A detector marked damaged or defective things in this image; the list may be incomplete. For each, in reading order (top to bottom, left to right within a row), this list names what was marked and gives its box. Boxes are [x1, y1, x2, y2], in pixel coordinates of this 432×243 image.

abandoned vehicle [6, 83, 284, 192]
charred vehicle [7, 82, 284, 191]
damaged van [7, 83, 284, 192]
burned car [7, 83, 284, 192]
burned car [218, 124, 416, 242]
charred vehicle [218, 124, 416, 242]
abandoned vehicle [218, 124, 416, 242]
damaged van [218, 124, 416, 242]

---

Direction: Reproduce the rows above verbatim, keeping every line in its original order.

Solved exercise:
A detector marked damaged or defective things in this image; the list may be incomplete. For each, in reading order (top to bottom, left to right within a row), this list names what was marked and gives its box. Boxes are [x1, y1, x2, y2], in pixel coordinates of this 432×243 image.

abandoned vehicle [6, 83, 284, 192]
charred vehicle [7, 82, 284, 191]
damaged van [7, 83, 284, 192]
burned car [7, 83, 284, 192]
burned car [218, 124, 416, 242]
charred vehicle [218, 124, 416, 242]
abandoned vehicle [218, 124, 416, 242]
damaged van [218, 124, 416, 242]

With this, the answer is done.